Whenever a line in the material below contains "Beach", copy that line.

####

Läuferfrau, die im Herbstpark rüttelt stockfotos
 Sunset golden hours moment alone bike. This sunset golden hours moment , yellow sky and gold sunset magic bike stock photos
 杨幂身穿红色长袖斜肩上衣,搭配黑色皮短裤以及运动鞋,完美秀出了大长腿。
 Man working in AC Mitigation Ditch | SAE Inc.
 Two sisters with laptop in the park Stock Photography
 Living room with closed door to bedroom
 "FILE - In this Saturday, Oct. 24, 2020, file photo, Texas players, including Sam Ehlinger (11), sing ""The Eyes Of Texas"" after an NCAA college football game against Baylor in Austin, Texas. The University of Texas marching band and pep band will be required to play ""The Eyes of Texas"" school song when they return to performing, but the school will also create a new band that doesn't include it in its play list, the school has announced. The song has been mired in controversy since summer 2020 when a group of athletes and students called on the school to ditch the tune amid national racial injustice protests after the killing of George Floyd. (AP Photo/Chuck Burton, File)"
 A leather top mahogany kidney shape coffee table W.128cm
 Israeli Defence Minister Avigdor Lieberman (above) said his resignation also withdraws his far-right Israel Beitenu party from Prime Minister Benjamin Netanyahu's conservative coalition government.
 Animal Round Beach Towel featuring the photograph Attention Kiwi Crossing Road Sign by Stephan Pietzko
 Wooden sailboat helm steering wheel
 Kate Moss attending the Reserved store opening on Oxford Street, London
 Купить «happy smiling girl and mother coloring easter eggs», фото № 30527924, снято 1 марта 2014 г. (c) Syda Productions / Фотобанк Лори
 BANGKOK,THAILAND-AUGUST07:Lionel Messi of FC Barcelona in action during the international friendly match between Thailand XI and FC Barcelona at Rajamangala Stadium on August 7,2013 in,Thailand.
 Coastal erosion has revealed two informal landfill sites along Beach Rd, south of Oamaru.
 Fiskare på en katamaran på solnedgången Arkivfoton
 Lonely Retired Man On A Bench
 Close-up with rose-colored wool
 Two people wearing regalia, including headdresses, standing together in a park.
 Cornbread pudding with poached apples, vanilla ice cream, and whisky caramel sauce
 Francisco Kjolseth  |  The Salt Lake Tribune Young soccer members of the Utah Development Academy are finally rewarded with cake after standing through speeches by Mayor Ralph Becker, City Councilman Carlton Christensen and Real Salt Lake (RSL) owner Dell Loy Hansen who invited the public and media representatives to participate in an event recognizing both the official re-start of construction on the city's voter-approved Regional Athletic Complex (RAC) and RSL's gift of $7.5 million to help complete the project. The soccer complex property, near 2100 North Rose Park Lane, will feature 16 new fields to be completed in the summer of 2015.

####

Exercise answer:
 Animal Round Beach Towel featuring the photograph Attention Kiwi Crossing Road Sign by Stephan Pietzko
 Coastal erosion has revealed two informal landfill sites along Beach Rd, south of Oamaru.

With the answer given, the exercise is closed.